> WHAT YOU NEED TO DO:
According to the text about the Spence will case, which court set aside Eric Spence's will in its 2015 ruling?

> DOCUMENT TEXT:
-*-

The Supreme Court of Canada’s recent decision not to grant leave to appeal in the case of a woman left out of her father’s will for alleged racist reasons has resulted in a number of unanswered questions around the issue of how public policy and evidence affect testamentary dispositions, Toronto lawyer and arbitrator Earl Cherniak tells

In its 2015 ruling in Spence v. BMO Trust Company, the Ontario Superior Court set aside the will of Eric Spence, citing evidence that proved daughter Verolin’s assertions that she had been disinherited because she had a child with a white man, and the will should therefore be void for public policy reasons.

On appeal, however, the Ontario Court of Appeal focused on the principle of testamentary freedom, and concluded that the application judge "erred by embarking on a public policy-based review of the impugned terms of Eric’s Will and that she further erred by admitting the Extrinsic Evidence tendered in this case." Ontario's top court ultimately declined to uphold the earlier ruling to invalidate the will.

Although Spence sought to challenge the decision at the SCC, earlier this month, the court dismissed the application for leave in Verolin Spence, et al. v. BMO Trust Company.

As Cherniak, partner with Lerners LLP and counsel for Verolin Spence along with colleagues Jasmine Akbarali and Michael Deverett, says, “I am surprised and disappointed that the court did not take the opportunity to clarify the important public policy and evidentiary issues raised in both the Spence estate and the New Brunswick McCorkill estate decision," which declared void, as illegal and contrary to public policy, a bequest to an American neo-Nazi organization.

“We are now left with decisions on these issues in two Canadian appellate courts that in my view are irreconcilable,” he adds.

-*-

Stored data entries
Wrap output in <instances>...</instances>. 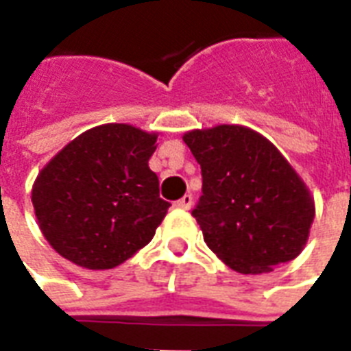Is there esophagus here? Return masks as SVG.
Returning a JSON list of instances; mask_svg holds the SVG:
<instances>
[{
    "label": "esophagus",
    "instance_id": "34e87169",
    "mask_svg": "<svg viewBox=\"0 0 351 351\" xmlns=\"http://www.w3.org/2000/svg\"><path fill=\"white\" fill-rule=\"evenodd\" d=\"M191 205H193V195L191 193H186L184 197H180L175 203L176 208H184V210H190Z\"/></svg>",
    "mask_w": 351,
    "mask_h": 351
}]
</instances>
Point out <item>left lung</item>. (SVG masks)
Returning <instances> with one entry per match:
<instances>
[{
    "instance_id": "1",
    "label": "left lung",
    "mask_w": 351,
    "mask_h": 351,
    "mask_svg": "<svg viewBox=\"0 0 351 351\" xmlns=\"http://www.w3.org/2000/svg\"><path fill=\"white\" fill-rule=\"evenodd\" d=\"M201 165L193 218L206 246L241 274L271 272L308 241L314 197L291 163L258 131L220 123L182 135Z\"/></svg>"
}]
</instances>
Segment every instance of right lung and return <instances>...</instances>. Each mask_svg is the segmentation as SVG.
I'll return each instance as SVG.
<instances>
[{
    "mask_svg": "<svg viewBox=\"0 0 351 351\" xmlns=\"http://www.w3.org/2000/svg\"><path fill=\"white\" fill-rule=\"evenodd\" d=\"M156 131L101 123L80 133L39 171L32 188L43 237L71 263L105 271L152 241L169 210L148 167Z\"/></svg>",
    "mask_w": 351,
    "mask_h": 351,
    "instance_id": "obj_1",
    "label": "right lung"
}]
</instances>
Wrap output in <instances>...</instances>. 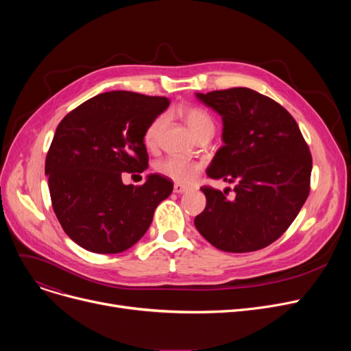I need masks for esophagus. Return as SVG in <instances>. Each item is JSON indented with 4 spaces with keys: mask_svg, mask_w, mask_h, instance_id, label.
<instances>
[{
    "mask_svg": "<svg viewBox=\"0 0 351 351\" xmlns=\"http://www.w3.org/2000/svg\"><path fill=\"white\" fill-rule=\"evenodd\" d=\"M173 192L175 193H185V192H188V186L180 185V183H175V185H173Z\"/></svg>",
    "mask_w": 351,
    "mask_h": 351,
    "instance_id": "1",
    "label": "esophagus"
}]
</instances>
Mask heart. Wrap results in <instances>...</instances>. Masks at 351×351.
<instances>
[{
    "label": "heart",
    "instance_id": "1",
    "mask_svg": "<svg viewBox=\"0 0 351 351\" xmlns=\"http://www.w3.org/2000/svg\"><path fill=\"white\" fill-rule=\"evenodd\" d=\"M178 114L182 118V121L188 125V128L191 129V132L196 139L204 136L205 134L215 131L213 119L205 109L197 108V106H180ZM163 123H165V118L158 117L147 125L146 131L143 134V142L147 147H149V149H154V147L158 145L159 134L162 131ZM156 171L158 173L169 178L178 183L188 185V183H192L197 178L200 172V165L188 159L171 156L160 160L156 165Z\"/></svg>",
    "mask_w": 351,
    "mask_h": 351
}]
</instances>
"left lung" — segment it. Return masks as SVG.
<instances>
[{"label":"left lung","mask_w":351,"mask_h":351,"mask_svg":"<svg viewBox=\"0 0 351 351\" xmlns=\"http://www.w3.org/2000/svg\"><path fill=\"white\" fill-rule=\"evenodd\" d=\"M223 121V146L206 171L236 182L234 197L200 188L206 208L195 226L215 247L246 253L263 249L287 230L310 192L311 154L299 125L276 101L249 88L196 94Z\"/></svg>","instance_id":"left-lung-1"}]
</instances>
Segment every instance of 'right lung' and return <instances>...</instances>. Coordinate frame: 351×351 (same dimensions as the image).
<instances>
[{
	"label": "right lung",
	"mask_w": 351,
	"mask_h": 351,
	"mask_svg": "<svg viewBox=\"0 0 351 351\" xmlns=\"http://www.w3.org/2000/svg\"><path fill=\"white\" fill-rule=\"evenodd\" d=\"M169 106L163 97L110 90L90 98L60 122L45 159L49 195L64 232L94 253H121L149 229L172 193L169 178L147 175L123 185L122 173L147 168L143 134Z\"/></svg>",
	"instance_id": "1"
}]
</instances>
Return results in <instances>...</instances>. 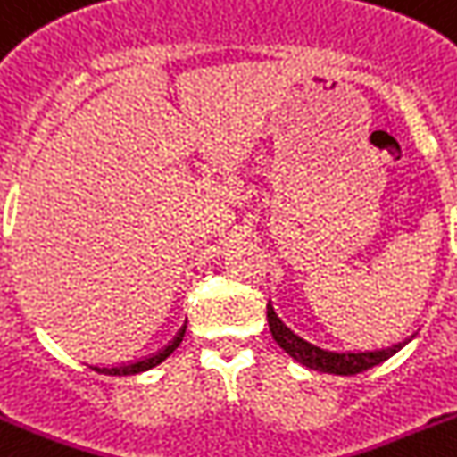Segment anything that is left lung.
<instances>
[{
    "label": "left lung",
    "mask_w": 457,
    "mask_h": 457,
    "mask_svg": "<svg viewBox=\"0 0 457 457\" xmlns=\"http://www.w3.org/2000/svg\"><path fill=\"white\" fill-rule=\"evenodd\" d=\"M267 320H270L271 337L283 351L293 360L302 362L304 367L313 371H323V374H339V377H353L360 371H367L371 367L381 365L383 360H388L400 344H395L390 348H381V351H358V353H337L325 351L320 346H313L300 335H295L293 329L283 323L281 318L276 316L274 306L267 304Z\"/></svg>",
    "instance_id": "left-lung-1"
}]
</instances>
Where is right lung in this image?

-*-

> RESPONSE:
The Ontario Superior Court.